EXERCISE GOAL:
Switch the word "camera" to "photographer" everywhere it occurs in the items below, and write the items out again with everything else left unchanged.

━━━━━ THE RECORDS ━━━━━

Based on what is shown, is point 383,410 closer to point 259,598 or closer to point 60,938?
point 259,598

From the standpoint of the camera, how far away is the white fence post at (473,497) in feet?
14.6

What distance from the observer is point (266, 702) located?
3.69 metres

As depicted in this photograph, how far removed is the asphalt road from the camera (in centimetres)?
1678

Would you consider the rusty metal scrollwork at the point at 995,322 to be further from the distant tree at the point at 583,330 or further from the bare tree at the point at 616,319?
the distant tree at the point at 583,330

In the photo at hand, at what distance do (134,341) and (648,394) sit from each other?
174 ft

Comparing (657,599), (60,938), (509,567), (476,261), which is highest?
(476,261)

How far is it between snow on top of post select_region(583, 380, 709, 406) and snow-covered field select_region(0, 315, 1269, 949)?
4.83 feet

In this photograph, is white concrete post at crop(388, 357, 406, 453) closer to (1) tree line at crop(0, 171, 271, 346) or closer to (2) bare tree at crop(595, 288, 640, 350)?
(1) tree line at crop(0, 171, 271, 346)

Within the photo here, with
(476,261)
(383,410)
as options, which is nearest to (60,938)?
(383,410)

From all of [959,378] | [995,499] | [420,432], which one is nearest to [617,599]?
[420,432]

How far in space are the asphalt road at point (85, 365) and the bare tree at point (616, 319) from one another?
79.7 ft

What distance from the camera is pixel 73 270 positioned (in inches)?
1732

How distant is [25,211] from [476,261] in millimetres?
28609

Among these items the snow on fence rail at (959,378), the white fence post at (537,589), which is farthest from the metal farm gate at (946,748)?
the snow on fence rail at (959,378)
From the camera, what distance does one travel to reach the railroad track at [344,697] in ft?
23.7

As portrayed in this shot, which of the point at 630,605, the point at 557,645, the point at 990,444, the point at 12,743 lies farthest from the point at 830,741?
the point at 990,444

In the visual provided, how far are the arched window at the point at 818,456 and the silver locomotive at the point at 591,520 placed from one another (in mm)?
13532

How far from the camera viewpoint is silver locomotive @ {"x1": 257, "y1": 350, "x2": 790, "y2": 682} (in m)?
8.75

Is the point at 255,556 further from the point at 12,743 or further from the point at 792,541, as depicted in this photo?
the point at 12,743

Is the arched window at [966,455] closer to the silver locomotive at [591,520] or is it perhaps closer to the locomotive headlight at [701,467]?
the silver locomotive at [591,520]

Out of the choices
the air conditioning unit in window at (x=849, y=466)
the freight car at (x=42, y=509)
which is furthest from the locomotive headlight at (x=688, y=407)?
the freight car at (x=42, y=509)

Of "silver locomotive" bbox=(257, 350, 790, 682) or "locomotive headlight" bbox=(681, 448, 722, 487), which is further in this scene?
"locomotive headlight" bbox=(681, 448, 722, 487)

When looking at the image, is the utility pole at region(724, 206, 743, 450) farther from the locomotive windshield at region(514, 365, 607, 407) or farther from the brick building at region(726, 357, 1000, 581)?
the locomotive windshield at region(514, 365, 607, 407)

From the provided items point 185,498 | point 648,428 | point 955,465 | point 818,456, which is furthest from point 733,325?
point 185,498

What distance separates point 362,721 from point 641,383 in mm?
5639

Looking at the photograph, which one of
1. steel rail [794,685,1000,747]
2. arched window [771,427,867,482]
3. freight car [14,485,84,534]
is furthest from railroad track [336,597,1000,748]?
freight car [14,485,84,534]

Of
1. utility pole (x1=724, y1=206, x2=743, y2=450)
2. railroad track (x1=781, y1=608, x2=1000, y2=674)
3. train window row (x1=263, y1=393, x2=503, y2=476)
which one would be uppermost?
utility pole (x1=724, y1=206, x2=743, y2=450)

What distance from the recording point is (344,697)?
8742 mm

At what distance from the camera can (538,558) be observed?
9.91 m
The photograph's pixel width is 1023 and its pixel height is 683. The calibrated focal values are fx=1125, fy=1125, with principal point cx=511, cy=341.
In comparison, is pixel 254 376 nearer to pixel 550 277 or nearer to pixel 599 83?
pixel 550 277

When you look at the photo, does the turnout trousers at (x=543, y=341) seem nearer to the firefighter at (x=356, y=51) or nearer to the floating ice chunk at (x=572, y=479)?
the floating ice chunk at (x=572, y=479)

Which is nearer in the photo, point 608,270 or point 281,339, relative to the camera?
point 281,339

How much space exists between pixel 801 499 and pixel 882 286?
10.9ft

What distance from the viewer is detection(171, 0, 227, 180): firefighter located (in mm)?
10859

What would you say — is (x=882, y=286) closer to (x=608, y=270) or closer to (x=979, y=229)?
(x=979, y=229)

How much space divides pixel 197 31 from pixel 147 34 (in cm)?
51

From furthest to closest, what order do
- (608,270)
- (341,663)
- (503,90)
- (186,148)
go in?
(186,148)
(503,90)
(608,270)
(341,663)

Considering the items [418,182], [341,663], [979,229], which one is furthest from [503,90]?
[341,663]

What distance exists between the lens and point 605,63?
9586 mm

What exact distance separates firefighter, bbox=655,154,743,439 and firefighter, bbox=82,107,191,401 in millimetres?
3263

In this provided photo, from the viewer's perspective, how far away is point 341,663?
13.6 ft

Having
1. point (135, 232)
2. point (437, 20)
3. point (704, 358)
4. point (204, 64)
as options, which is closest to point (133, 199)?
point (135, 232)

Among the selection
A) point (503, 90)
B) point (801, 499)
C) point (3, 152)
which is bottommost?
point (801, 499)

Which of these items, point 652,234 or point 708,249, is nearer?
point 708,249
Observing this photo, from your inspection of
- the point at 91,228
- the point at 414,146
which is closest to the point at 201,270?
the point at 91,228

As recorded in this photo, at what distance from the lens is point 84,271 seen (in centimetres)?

━━━━━

FINAL RESULT:
Based on what is shown, is point 383,410 closer to point 259,598 or closer to point 60,938?
point 259,598

From the standpoint of the photographer, how far away is the white fence post at (473,497) in feet?
14.6

What distance from the observer is point (266, 702) located?
3.69 metres

As depicted in this photograph, how far removed is the asphalt road from the photographer (in centimetres)?
1678

Would you consider the rusty metal scrollwork at the point at 995,322 to be further from the distant tree at the point at 583,330 or further from the bare tree at the point at 616,319?
the distant tree at the point at 583,330

In the photo at hand, at what distance do (134,341) and (648,394) sit from each other?
174 ft

Comparing (657,599), (60,938), (509,567), (476,261), which is highest?
(476,261)

How far is it between snow on top of post select_region(583, 380, 709, 406) and snow-covered field select_region(0, 315, 1269, 949)?
4.83 feet

In this photograph, is white concrete post at crop(388, 357, 406, 453) closer to (1) tree line at crop(0, 171, 271, 346) or closer to (2) bare tree at crop(595, 288, 640, 350)?
(1) tree line at crop(0, 171, 271, 346)

Within the photo here, with
(476,261)
(383,410)
as options, which is nearest to (60,938)?
(383,410)

From all of [959,378] | [995,499] | [420,432], which one is nearest to [617,599]?
[420,432]

How far in space are the asphalt road at point (85, 365) and the bare tree at point (616, 319) from one another?
79.7 ft

What distance from the photographer is pixel 73 270 positioned (in inches)?
1732

How distant is [25,211] from [476,261] in millimetres?
28609

Among these items the snow on fence rail at (959,378), the white fence post at (537,589), which is farthest from the metal farm gate at (946,748)?
the snow on fence rail at (959,378)
From the photographer, what distance does one travel to reach the railroad track at [344,697] in ft?
23.7

As portrayed in this shot, which of the point at 630,605, the point at 557,645, the point at 990,444, the point at 12,743 lies farthest from the point at 830,741?
the point at 990,444

In the visual provided, how far are the arched window at the point at 818,456 and the silver locomotive at the point at 591,520 placed from one another (in mm)?
13532

How far from the photographer viewpoint is silver locomotive @ {"x1": 257, "y1": 350, "x2": 790, "y2": 682} (in m)?
8.75

Is the point at 255,556 further from the point at 12,743 or further from the point at 792,541, as depicted in this photo?
the point at 12,743

Is the arched window at [966,455] closer to the silver locomotive at [591,520] or is it perhaps closer to the locomotive headlight at [701,467]?
the silver locomotive at [591,520]

Out of the choices
the air conditioning unit in window at (x=849, y=466)
the freight car at (x=42, y=509)
which is furthest from the locomotive headlight at (x=688, y=407)?
the freight car at (x=42, y=509)

Of "silver locomotive" bbox=(257, 350, 790, 682) or "locomotive headlight" bbox=(681, 448, 722, 487), which is further in this scene?
"locomotive headlight" bbox=(681, 448, 722, 487)

When looking at the image, is the utility pole at region(724, 206, 743, 450) farther from the locomotive windshield at region(514, 365, 607, 407) or farther from the brick building at region(726, 357, 1000, 581)?
the locomotive windshield at region(514, 365, 607, 407)

From the provided items point 185,498 | point 648,428 | point 955,465 | point 818,456, which is furthest from point 733,325?
point 185,498

What distance separates point 362,721 from point 641,383 in mm?
5639

Looking at the photograph, which one of
1. steel rail [794,685,1000,747]
2. arched window [771,427,867,482]
3. freight car [14,485,84,534]
is furthest from railroad track [336,597,1000,748]?
freight car [14,485,84,534]

Of
1. utility pole (x1=724, y1=206, x2=743, y2=450)
2. railroad track (x1=781, y1=608, x2=1000, y2=674)
3. train window row (x1=263, y1=393, x2=503, y2=476)
which one would be uppermost?
utility pole (x1=724, y1=206, x2=743, y2=450)

What distance from the recording point is (344,697)?
8742 mm

At what distance from the photographer can (538,558) be observed?
9.91 m
The photograph's pixel width is 1023 and its pixel height is 683. The calibrated focal values are fx=1125, fy=1125, with principal point cx=511, cy=341.
In comparison, is pixel 254 376 nearer to pixel 550 277 or nearer to pixel 599 83?
pixel 550 277

When you look at the photo, does the turnout trousers at (x=543, y=341) seem nearer to the firefighter at (x=356, y=51) or nearer to the floating ice chunk at (x=572, y=479)?
the floating ice chunk at (x=572, y=479)

Which is nearer in the photo, point 608,270 or point 281,339, relative to the photographer?
point 281,339

How much space exists between pixel 801 499 and pixel 882 286?
10.9ft

What distance from the viewer is detection(171, 0, 227, 180): firefighter located (in mm)?
10859

What would you say — is (x=882, y=286) closer to (x=608, y=270) or closer to (x=979, y=229)?
(x=979, y=229)

How much space divides pixel 197 31 from pixel 147 34 (in cm)?
51

From furthest to closest, what order do
- (608,270)
- (341,663)
- (503,90)
- (186,148)
go in?
(186,148)
(503,90)
(608,270)
(341,663)

Considering the items [418,182], [341,663], [979,229], which one is furthest from [503,90]?
[341,663]

What distance exists between the lens and point 605,63?
9586 mm

What exact distance separates firefighter, bbox=655,154,743,439 and firefighter, bbox=82,107,191,401 in millimetres?
3263

In this provided photo, from the viewer's perspective, how far away is point 341,663?
13.6 ft

Having
1. point (135, 232)
2. point (437, 20)
3. point (704, 358)
4. point (204, 64)
as options, which is closest to point (133, 199)?
point (135, 232)

Among the selection
A) point (503, 90)
B) point (801, 499)
C) point (3, 152)
which is bottommost?
point (801, 499)

Which of these items, point 652,234 or point 708,249, is nearer?
point 708,249
Observing this photo, from your inspection of
- the point at 91,228
- the point at 414,146
which is closest to the point at 201,270?
the point at 91,228

As recorded in this photo, at what distance from the lens is point 84,271 seen (in centimetres)?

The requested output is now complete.